====== Provided data

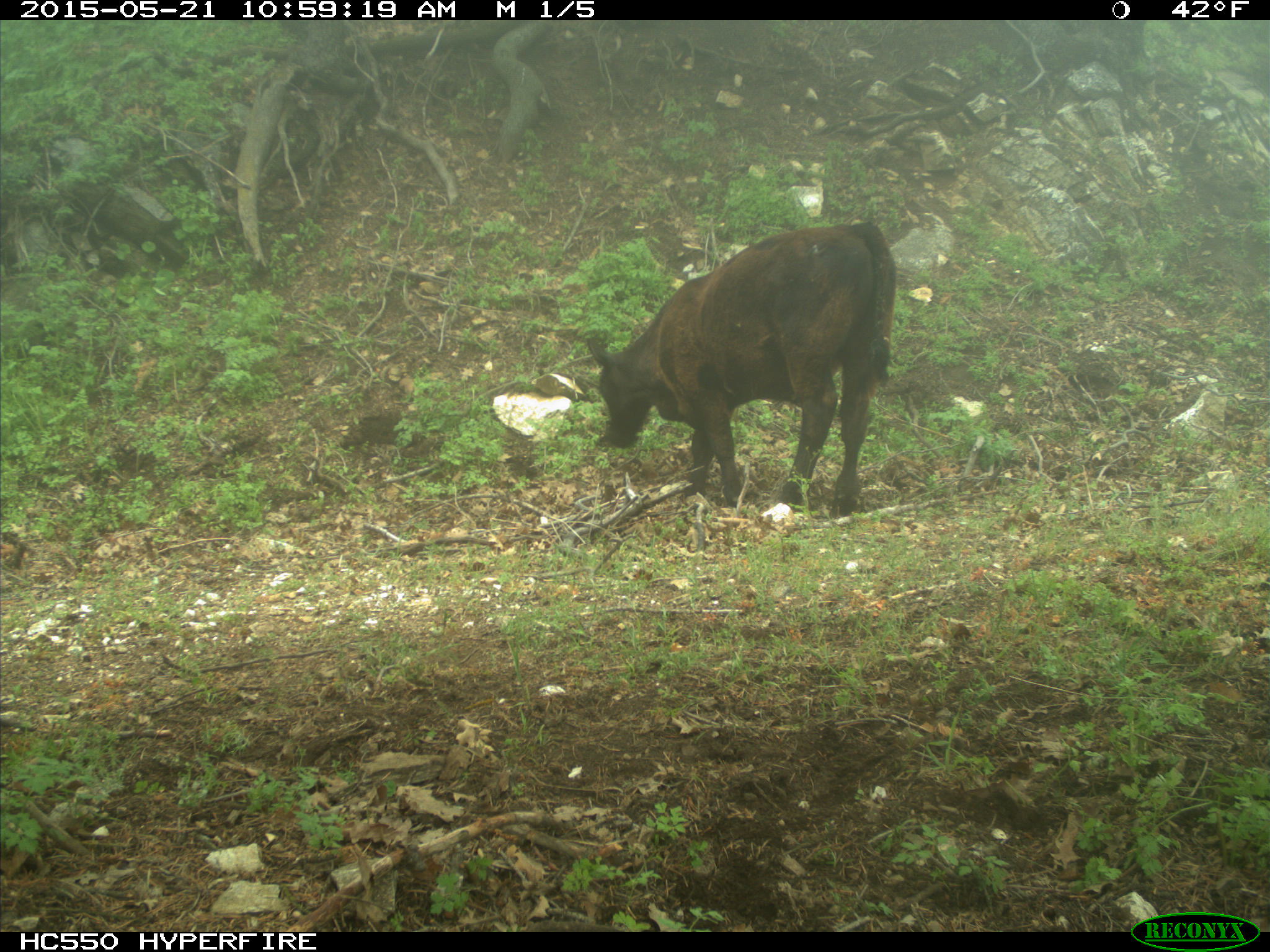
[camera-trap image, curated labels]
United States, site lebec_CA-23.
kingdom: Animalia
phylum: Chordata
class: Mammalia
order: Artiodactyla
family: Bovidae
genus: Bos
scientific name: Bos taurus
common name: domestic cow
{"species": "Bos taurus (domestic cow)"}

============

__Your goal__:
Could you reproduce all of the data above exactly and skip any image?

__Solved problem__:
[camera-trap image, curated labels]
United States, site lebec_CA-23.
kingdom: Animalia
phylum: Chordata
class: Mammalia
order: Artiodactyla
family: Bovidae
genus: Bos
scientific name: Bos taurus
common name: domestic cow
{"species": "Bos taurus (domestic cow)"}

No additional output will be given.